Sécu. Nouvelles contraintes

Ce décret qui menace le secret médical

Pas de pathologie renseignée, pas de médicament remboursé par la Sécurité sociale. Voici comment pourrait se traduire le décret qui impose aux médecins de renseigner, sur les ordonnances, la pathologie dont souffre le patient pour justifier la prescription d’un médicament. Paru le 30 octobre au Journal officiel et passé sous les radars, il remet largement en question le secret médical.

« Dès l’instant où vous écrivez sur une ordonnance ou sur un document afférant le motif de la prescription, l’intimité du patient est trahie », pose Jérôme Marty, président du syndicat Union française pour une médecine libre.

Moins rembourser les patients

Ce généraliste est persuadé que ce texte ne s’inscrit pas dans une optique d’amélioration des services de santé, mais bien dans un but économique. « Le gouvernement cherche à se serrer la ceinture de tous les côtés. La profession est déjà extrêmement fragilisée et on va une fois de plus lui taper dessus en alourdissant son exercice et en essayant de moins rembourser les patients. »

Le décret relève du Projet de loi de financement de la Sécurité sociale (PLFSS) 2024 et entérine une loi débattue en 2023 qui régissait les prescriptions des médicaments à indications thérapeutiques remboursables. « De rares médicaments où l’on doit préciser le motif de la prescription pour qu’ils soient remboursés. Par exemple certains antidiabétiques qui peuvent voir leur usage détourné pour le traitement de l’obésité », explique le médecin installé en Haute-Garonne.

Au moment où les Français connaissent de plus en plus de difficultés d’accès aux soins, obtenir des rendez-vous fautes de désert médicaux, ces quelques lignes supplémentaires coûteront un temps précieux aux médecins.

« Le directeur de l’Assurance maladie dit « c’est l’affaire de quelques clics, ça ne prend qu’une ou deux minutes. » Mais si c’est généralisé à tous les médicaments, et que l’on multiplie par le nombre de patients, chaque jour c’est 30 minutes à 1 heure de consultation qui vont être indirectement supprimées partout en France », pointe encore Jérôme Marty, portant la voix des médecins de l’Hexagone, loin d’être satisfaits de ce décret.


Fabien Dessaigne. Le Dauphiné Libéré. 06/11/2024


Notes ; en signalant nommément la pathologie du patient sur son ordonnance n’est pas en soi Le problème dans la mesure où tout pharmacien sait à quelle pathologie les prescriptions sont destinées. il en est de même pour tout le personnel de soins médicale. Pourtant, que l’ordonnance vienne à être diffusée et bon nombre d’organismes risquent d’avoir une attitude négative… lors d’un prêt bancaire, de la souscription d’une mutuelle, voir d’être refusé à l’engagement d’un emploi, ou être victime d’un licenciement d’une entreprise.

MC


Une réflexion sur “Sécu.
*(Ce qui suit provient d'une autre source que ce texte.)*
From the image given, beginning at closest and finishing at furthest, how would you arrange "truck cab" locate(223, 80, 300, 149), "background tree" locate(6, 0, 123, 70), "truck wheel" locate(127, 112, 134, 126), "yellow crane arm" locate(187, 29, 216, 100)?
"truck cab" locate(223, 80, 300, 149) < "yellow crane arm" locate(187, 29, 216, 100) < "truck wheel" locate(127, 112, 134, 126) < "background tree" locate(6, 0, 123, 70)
Nouvelles contraintes

  1. Danielle ROLLAT 09/11/2024 / 21h24

    Cela me ramène 60 ans en arrière.
    Lorsque j’ai été admise à l’école d’infirmières de CHARLEVILLE-MÉZIÈRES : 1ᵉʳ cours : Secret professionnel et article 378 du Code Pénal, je connais encore par cœur la version revue et corrigée par la suite, sauf le montant de l’amende en francs : ..« les médecins, chirurgiens et autres officiers de santé, et toutes autres personnes détenteurs par état ou par fonction, des secrets qu’on leur confie, qui, hors les cas ou la Loi les oblige et les autorise à se porter dénonciateurs, auront révélé ces secrets, seront punis d’un emprisonnement de 1 à 6 mois et d’une amende de…francs »
    Cette loi a été modifiée il y a quelques années. Les obligations restent !

    Enfin, j’ai dirigé une résidence autonomie de 77 chambres, le service de soins à domicile de 45 lits, 2 infirmières, 7 aides soignantes, le service de maintien à domicile pour personnes âgées avec 35 agents, le service de portage des repas à domicile pour cette même population, mes collègues infirmières, aides-soignantes, aides ménagères, agents d’entretien, chauffeurs étaient amenés lors des interventions à domicile à déposer des ordonnances en pharmacie et à récupérer ensuite les prescriptions.
    Toutes les professionnelles avaient une appréciation personnelle sur l’état de santé de leurs protégées, leur expertise nous était précieuse… elles respectaient l’engagement pris lors du rerutement ou de l’affectation dans le service, et restaient « bouche cousue ».